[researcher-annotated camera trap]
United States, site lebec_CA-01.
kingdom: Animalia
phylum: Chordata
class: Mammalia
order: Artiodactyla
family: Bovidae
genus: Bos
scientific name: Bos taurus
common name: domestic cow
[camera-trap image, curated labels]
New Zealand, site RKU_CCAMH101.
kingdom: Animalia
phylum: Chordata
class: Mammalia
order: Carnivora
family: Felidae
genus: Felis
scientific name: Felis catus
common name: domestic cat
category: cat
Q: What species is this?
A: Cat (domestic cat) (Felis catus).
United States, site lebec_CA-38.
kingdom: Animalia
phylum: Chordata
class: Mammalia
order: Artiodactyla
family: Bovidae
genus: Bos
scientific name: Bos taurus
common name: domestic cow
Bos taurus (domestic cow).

***

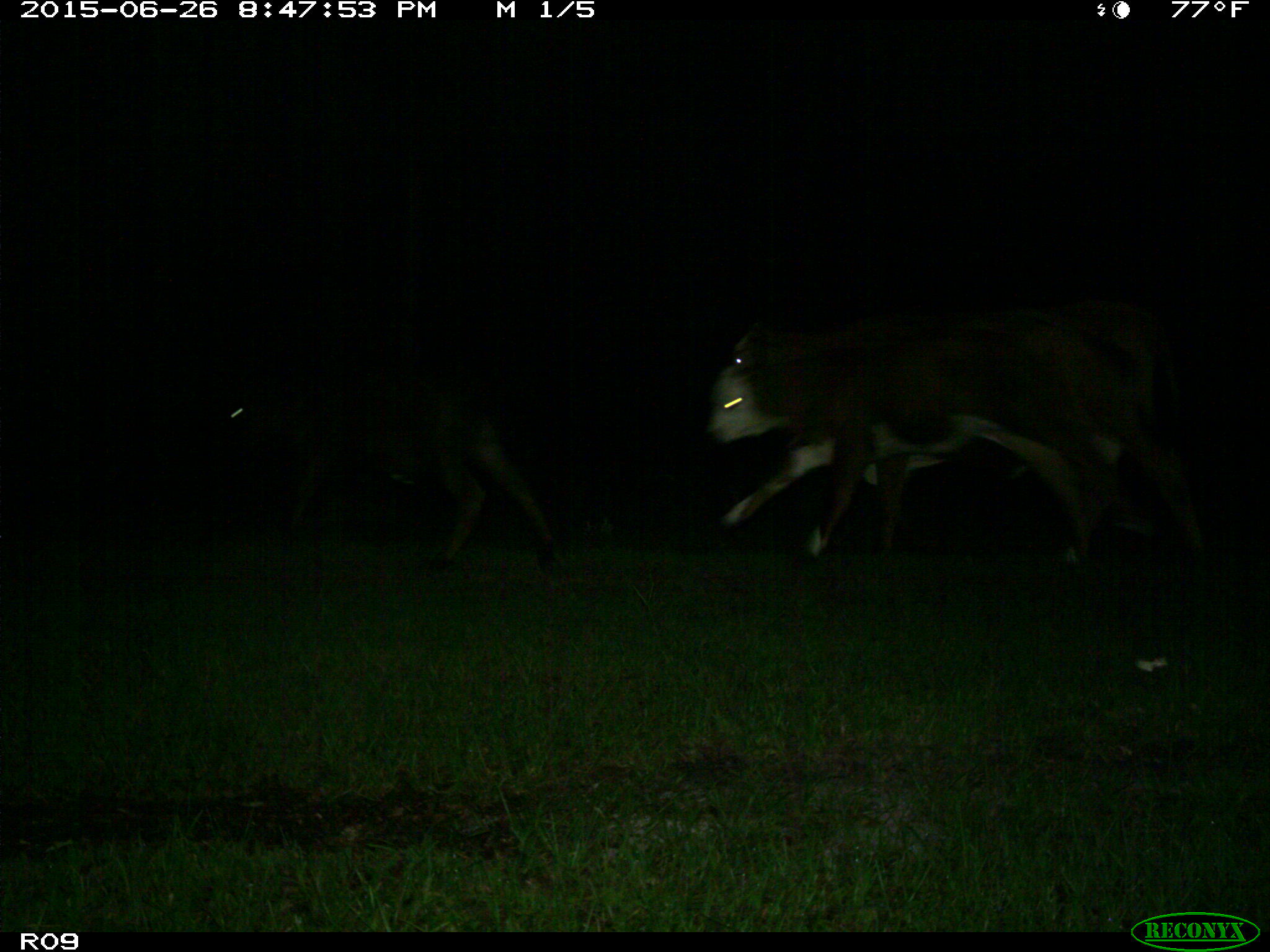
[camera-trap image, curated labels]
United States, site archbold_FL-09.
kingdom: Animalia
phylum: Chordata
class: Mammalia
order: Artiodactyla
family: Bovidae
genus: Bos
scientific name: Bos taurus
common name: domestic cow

***

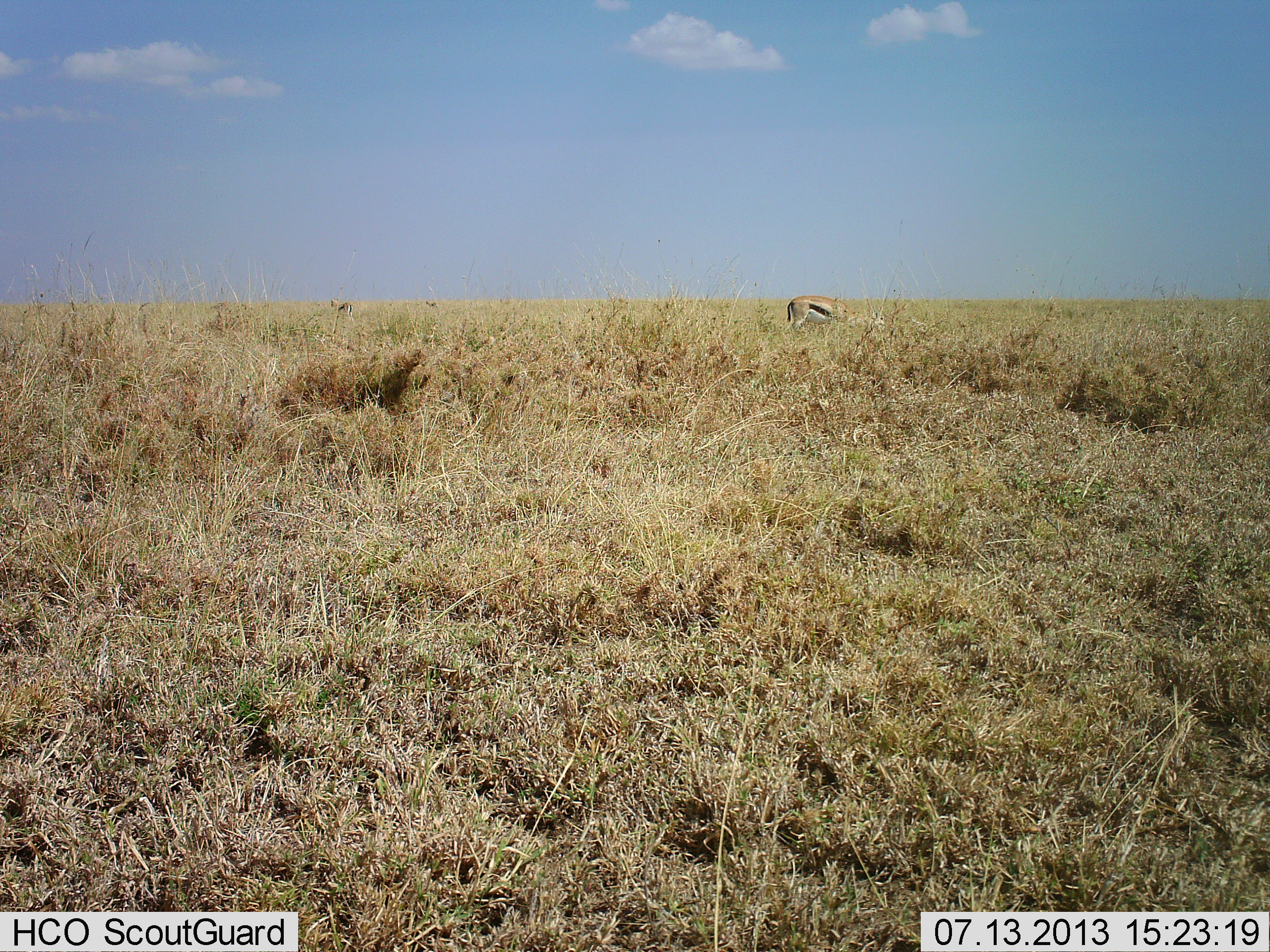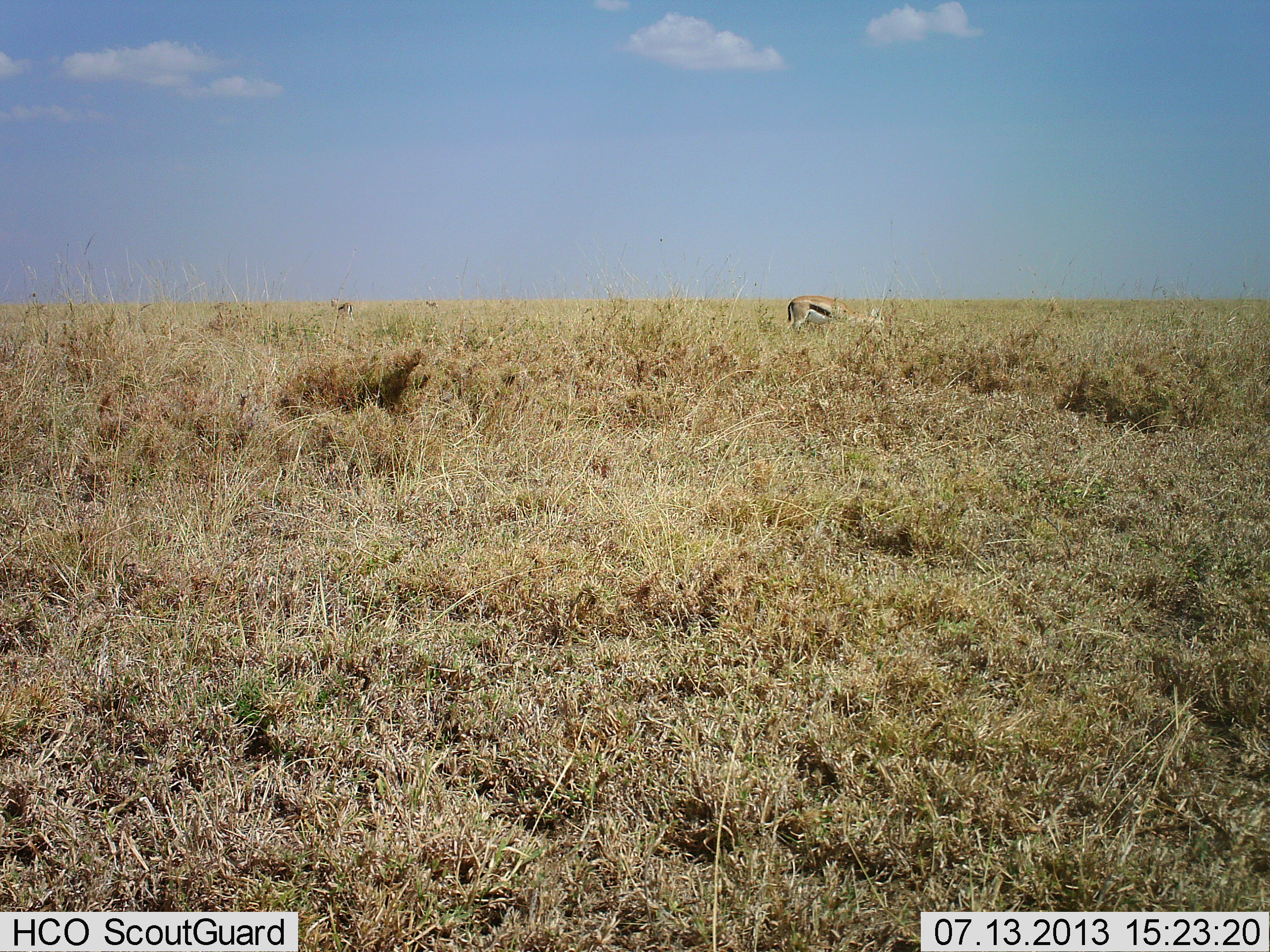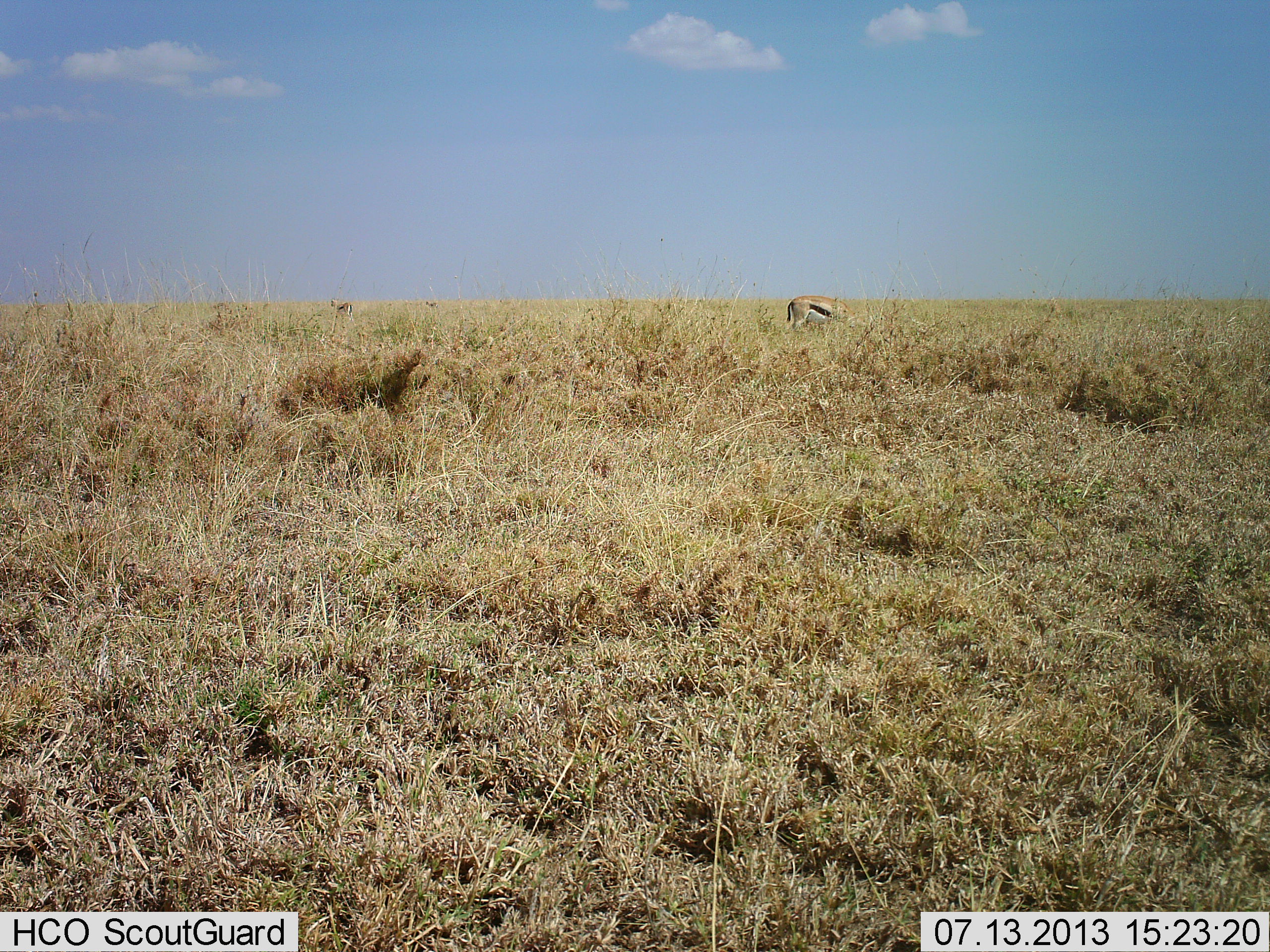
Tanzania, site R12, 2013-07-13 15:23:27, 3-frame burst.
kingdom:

***

• [Task goal] How many lines of the entries include the string "States"? Answer with a number and no other words.

• [Task answer] 3